Opinión | Internacional

Groenlandia, objeto de deseo

Vista de Nuuk, capital de Groenlandia, cuya riqueza en tierras raras es clave en el debate sobre cómo sustentar una futura independencia de Dinamarca.

Vista de Nuuk, capital de Groenlandia, cuya riqueza en tierras raras es clave en el debate sobre cómo sustentar una futura independencia de Dinamarca. / EFE

Groenlandia, que con sus sólo 56.000 habitantes está considerada la mayor isla del mundo –Australia, mucho mayor, tiene consideración de continente– , se ha convertido últimamente en objeto de todos los deseos.

Sobre todo desde que, con su siempre brutal retórica, el nuevo presidente de EEUU, Donald Trump, habló de anexionársela a base de dinero o, en el peor de los casos, por la fuerza militar.

Situada entre los océanos Atlántico y el Ártico y colonizada ya en el siglo X por poblaciones de origen nórdico procedentes de Islandia, Groenlandia pasó a depender de Dinamarca en 1814 tras la disolución del Reino de Dinamarca y Noruega.

En 1979, el Gobierno de Copenhague le concedió la autonomía y en 2008 transfirió al Gobierno local la mayor parte de las competencias, reservándose la política exterior y de seguridad, así como la financiera.

Y si esa isla, cubierta en un 80 por ciento de su superficie por una espesísima capa de hielo a pesar de que su nombre en danés significa «isla verde», es ambicionada ahora por el Gobierno de Trump es no sólo por su importante situación geoestratégica sino también por las riquezas minerales del subsuelo.

Al oro, el platino o el hierro o el zinc se suman el niobio, el litio, el uranio y otros minerales y tierras raras indispensables para el desarrollo tecnológico y con las que, según los expertos, Groenlandia podría cubrir las necesidades del mundo durante siglo y medio.

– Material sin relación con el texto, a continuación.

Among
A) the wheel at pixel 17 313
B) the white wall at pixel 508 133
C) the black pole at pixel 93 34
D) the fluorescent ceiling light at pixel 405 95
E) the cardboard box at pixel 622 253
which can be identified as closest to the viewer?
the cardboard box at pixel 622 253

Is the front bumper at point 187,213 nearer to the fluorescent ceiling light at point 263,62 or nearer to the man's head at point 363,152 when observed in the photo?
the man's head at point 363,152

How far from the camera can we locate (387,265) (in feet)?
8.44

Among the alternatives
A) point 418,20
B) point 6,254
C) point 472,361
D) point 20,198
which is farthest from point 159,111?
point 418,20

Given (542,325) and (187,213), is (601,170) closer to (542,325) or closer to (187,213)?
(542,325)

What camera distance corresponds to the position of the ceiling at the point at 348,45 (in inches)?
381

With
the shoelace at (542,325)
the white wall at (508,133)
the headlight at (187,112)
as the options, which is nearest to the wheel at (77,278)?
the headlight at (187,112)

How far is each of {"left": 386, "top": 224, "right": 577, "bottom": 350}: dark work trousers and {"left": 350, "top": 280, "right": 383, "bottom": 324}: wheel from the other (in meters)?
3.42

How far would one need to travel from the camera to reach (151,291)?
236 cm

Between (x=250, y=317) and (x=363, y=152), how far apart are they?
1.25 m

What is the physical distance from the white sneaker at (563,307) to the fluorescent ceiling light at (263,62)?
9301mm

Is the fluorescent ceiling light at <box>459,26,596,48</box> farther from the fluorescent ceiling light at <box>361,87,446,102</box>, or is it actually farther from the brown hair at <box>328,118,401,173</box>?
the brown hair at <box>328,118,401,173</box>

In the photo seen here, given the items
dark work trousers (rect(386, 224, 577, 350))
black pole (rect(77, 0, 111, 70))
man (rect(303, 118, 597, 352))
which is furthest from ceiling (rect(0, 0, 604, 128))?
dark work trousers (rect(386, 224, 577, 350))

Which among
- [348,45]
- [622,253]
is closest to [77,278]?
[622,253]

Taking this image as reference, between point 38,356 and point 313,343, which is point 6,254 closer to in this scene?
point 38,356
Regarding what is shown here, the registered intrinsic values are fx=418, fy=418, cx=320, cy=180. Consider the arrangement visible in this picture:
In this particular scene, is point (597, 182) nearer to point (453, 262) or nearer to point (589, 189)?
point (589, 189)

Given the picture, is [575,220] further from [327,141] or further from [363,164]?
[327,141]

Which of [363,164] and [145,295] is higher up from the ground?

El Gobierno autónomo groenlandés lleva tiempo interesado en impulsar la explotación de tan valiosos recursos porque facilitaría su eventual independencia de Dinamarca y la constitución de un Estado propio.

Hay, sin embargo, problemas como sucede, por ejemplo, con Kvanefjeld, el segundo depósito más grande del mundo de óxidos de tierras raras y uno de los mayores de uranio, que, por decisión del Parlamento autónomo, no se ha podido explotar hasta ahora por los riesgos medioambientales en un entorno tan sensible como el Ártico.

Algo que en absoluto importaría a Donald Trump, quien ha mostrado interés en esas tierras raras aunque no es, sin embargo, el primero en hacerlo. Se le adelantó ya hace dos años la propia Comisión Europea, que llegó a un acuerdo con el Gobierno de Nuuk para explotar las riquezas de su subsuelo.

Tanto EEUU como la Unión Europea quieren independizarse cuanto antes de las tierras raras de China, país que domina actualmente el mercado, y ven la gran oportunidad que ofrece Groenlandia, sobre todo gracias al progresivo deshielo, lo cual facilitaría los trabajos.

Deshielo que al mismo tiempo deja más libres en ambas direcciones tanto para la marina mercante como, desde un punto de vista estratégico, las fuerzas aeronavales y submarinas de Rusia y de la OTAN los llamados pasajes del Noreste y del Noroeste, que permiten cruzar por la ruta polar del Pacífico al Atlántico o a la inversa a través de los estrechos de Bering y de Davis.

Esas consideraciones estratégicas, unidas a la ambición manifestada por Trump, son las que llevaron al general austriaco Robert Brieger, presidente del comité militar de la UE, a recomendar el estacionamiento en Groenlandia de soldados europeos.

Tesis a la que se apuntó también el ministro de Exteriores de Francia, Jean-Noël Barrot, quien habló de «una nueva zona de conflicto, amenazada de injerencias extranjeras» tras entrevistarse con la primera ministra danesa, Mette Frederiksen.